Dave Evans was only a member of AC/DC for a short amount of time, but the original singer was there at the beginning. During a recent interview, Evans recalled how the band got its name.
Evans, along with guitarists Malcolm and Angus Young, drummer Colin Burgess and bassist Larry Van Kriedt, were making music together in an unnamed band. A man named Alan Kissackstold, who was involved in forming the band, told the guys that he got them a New Year's Eve gig at Australia’s Chequers nightclub.
“We had to get a name because it was only in a few weeks. So we started tossing names around between us, but no one could agree,” Evans remembered. “I had some really great names, but they didn’t like them.”
“What we said was that, [in time for] the next rehearsal, we’d all come with three names each, put them in a hat and we’d pick one out. And whatever it was, that was what we were gonna call ourselves,” he added, but it never came to that.

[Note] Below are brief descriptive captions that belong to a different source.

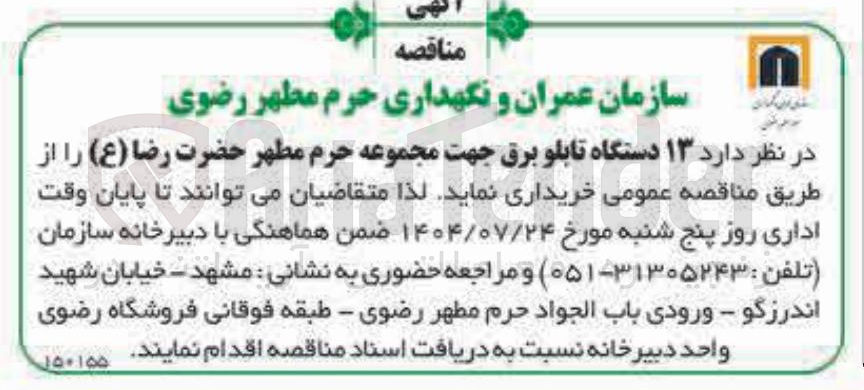 تصویر کوچک آگهی ۱۳ دستگاه تابلو برق جهت مجموعه حرم مطهر حضرت رضا ( ع )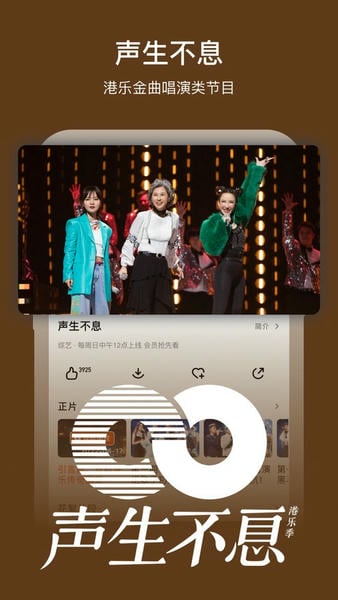 芒果TV最新版本截图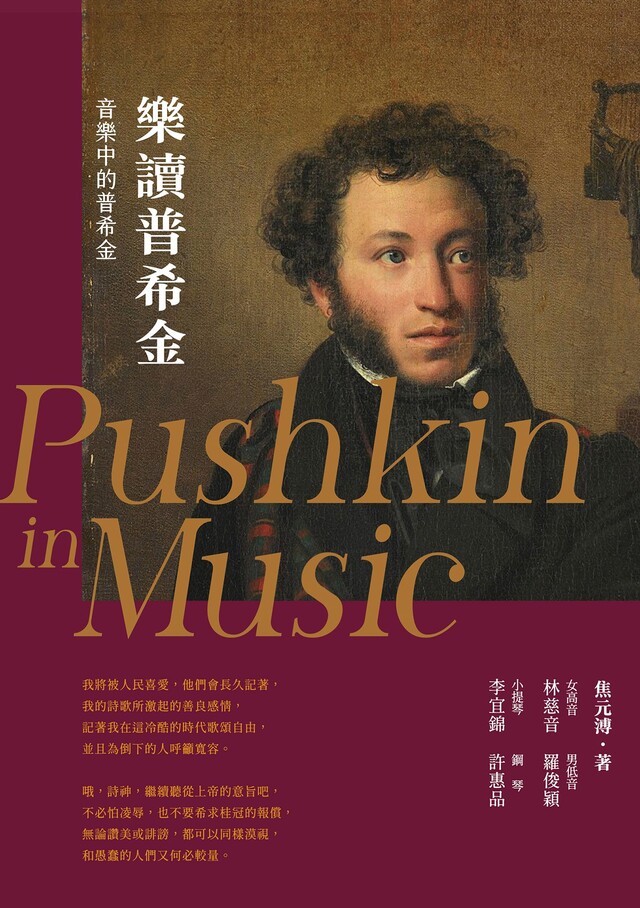 Readmoo 讀墨 樂讀普希金（輯錄樂界名家演繹12首經典曲目，超過72分鐘的聆音盛宴）（讀墨電子書）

“When we all arrived together, Malcolm Young said to us, ‘Look, my sister-in-law’ [wife of his older brother, George] has suggested a name… AC/DC’. And I thought it’s an easy name to remember and it was on the side of a lot of electrical appliances,” Evans explained. “AC/DC means alternate current and direct current [and] a lot of appliances were AC/DC. I thought: ‘Free advertising… free advertising on the side of all these appliances, and it’s easy to say, and it means power.’ It all went through my head very quickly. And I said yes.”
“Malcolm looked at us and said, ‘Well, shall we call ourselves AC/DC?’ And we all put our hands up," he concluded. "It was unanimous. We all shook hands and we were AC/DC… those three names [I came up with], I went home and threw them away.”
Evans sang on AC/DC's first official single "Can I Sit Next To You, Girl" and its B-side "Rocking in the Parlour" before being replaced by the late Bon Scott in 1974. Scott led the band until his tragic passing in 1980, and Brian Johnson has been the frontman ever since.
In other AC/DC news, the house where the Young brothers grew up—and the band formed—was accidentally demolished by developers who claimed they were unaware of its cultural significance.